The Tax Court entered decisions in the Rancho Madera Partners and Vista Ag-Realty Partners cases on July 19, 2001, adjusting certain partnership items, resulting in the disallowance of approximately half of the losses reported on the partnership returns.

This is where Albert Einstein enters the case.  Note that the Tax Court decision was some fifteen years after the investment.  After the decision it took a little while for the IRS to sort out exactly what they thought Mr. Rossman owed.  The additional tax for 1986 was $157,132 which is roughly in line with his $300,000 being deductible at one for one rather than two for one.  Then there is the Albert Einstein piece – $658,607.89 in interest.  Actually it is likely that Albert Eintstein did not really say that compound interest is the most powerful force in the universe. I don’t care.  He should have said it.  Interest rates were a lot higher back then than they are now and because there was a tax shelter involved the Government gets bonus interest.

Mr.  Rossman did not have the odd eight hundred grand laying around in 2002 so another battle with the IRS commenced.  That didn’t work out so well either.  The details of the bankruptcy decision end up being an examination of Mr. Rossman’s life for the last couple of decades to determine whether he is a tax dodger or a big spender who was living high on the hog while not paying his tax bills.  You have a link to the case if you really want to know things like how much he spent on his daughter’s wedding.  (I’ve been encouraging my daughter to elope, when the time comes.)  Overall the Court seemed to think that Mr. Rossman was pretty much a mensch.

The Court finds that Rossman was a hardworking attorney and lobster fisherman. His commendable legal career involved representation of firefighters and police officers. His work experience demonstrated service to both his country and community. Moreover, his spending was both consistent with a middle or upper middle class lifestyle and his occupation and status in the community. The Court credits his testimony that his spending was motivated by the need and desire to take care of his family, which included a physically disabled son and a son with learning disabilities, as well as his wife’s elderly mother.

The IRS cannot sustain its burden by suggesting that taking care of one’s children, particularly those who are handicapped and disadvantaged by learning disabilities, expressed by a desire to provide them with the best possible education and other advantages (like mobility for a handicapped son via an appropriate vehicle) evidences willful evasion of taxes.

There was a problem, though.  Mr.

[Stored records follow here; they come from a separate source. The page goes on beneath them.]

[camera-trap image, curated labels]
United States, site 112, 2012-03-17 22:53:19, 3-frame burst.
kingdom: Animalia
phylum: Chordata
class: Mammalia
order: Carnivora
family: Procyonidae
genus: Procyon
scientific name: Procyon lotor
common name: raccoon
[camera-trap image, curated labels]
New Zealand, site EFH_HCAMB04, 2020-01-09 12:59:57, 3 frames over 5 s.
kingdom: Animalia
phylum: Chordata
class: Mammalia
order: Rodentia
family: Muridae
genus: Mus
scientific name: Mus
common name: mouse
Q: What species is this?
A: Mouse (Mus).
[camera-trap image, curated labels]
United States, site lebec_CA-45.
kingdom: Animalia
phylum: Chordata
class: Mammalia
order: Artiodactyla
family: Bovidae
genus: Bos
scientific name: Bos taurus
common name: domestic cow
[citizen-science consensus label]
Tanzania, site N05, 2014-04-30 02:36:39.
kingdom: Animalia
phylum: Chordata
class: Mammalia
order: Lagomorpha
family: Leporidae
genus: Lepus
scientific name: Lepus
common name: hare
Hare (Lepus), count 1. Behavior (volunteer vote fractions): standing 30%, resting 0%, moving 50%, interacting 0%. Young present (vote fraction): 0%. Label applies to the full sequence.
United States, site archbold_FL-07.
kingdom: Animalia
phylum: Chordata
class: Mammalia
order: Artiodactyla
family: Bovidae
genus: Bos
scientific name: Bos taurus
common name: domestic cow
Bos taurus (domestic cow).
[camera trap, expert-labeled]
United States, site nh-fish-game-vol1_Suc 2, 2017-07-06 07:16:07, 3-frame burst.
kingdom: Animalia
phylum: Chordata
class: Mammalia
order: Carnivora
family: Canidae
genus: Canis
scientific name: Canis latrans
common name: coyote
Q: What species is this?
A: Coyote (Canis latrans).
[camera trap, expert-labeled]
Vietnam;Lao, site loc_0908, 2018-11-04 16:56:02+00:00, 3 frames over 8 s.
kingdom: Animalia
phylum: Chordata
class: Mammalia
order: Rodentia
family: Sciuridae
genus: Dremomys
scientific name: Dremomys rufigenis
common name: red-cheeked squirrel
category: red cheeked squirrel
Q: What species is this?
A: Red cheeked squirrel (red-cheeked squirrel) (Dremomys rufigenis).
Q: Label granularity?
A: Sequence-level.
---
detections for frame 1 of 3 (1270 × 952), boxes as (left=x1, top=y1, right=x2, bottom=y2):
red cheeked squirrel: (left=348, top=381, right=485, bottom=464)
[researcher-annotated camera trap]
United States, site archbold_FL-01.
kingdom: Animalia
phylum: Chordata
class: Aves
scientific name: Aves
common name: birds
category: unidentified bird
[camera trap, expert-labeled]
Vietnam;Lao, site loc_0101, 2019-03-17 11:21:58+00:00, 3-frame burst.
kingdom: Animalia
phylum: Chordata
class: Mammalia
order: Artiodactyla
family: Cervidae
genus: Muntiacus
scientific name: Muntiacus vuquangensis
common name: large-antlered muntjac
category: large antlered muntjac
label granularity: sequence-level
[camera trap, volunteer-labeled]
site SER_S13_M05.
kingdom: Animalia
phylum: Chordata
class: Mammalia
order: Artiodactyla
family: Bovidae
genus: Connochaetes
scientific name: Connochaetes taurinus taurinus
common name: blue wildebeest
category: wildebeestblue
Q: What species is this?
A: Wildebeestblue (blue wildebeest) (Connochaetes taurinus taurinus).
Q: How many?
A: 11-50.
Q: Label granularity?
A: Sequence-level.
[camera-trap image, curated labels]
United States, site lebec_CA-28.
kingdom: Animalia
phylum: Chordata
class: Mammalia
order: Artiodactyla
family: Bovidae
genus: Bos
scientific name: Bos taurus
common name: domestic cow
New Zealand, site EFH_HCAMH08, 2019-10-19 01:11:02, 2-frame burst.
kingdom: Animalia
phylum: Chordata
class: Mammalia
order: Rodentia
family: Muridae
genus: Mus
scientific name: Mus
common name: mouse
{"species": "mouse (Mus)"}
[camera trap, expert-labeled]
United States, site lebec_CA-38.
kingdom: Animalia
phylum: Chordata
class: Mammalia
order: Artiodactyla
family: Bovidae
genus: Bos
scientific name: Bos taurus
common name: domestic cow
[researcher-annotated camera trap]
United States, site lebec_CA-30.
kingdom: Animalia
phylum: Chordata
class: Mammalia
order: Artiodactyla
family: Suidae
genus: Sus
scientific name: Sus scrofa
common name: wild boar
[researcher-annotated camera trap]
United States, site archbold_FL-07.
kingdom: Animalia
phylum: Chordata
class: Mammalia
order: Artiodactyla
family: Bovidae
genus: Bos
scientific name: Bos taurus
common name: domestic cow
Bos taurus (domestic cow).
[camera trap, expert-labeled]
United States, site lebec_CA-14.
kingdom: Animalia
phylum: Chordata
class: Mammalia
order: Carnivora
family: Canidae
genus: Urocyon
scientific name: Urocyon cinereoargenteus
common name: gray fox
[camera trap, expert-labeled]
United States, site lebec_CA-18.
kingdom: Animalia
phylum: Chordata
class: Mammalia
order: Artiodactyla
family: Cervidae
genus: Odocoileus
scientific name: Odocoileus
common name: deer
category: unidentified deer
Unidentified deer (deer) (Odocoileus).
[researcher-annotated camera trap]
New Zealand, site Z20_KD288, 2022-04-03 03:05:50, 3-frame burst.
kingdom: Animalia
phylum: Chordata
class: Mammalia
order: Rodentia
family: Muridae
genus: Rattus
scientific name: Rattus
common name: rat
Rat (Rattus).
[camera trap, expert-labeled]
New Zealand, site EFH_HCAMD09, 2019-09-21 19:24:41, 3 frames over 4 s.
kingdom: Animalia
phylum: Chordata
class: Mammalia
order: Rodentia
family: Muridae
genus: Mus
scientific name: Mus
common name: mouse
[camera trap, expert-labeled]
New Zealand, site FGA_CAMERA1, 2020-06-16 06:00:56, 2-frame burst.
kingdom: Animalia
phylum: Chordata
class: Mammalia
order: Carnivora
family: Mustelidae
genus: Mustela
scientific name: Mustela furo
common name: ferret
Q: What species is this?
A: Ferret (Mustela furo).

Rossman had very high income in 2004 and 2005.  The Court concluded that he could have paid something towards the deficiency in those years. The Court ended up splitting the decision between him and the IRS.

In view of the foregoing, the Court shall enter judgment in favor of the IRS and against Rossman with respect to the 1986 underpayment of tax and any interest which is not the subject of the Tax Court case of Rossman v. Comm’r. With respect to the interest and TMT interest which Rossman has challenged or for which he has sought abatements, the Court finds that the IRS failed to satisfy its burden of establishing a willful attempt to evade or defeat those tax liabilities. Thus, The Court shall enter judgment in favor of Rossman and against the IRS with respect to those amounts.

The Third Circuit had a case with some similarities about a year ago.  The numbers were much more dramatic.  The taxpayer owed over $19,000,000 and he had been much more complicit not just using the shelters himself but also profiting from having sold them.  He was denied discharge largely on the ground that he could have paid something.  I’ll bet these cases are not the last of the hangover from pre-1987 tax shelters.  The most useful policy point is probaby that we don’t want marginal rates to creep much higher than they have and, if possible, it might be good if they were carved back.  From a practice viewpoint, they illustrate one of my fundamental laws of tax planning.  Sometimes it is better to just pay the taxes.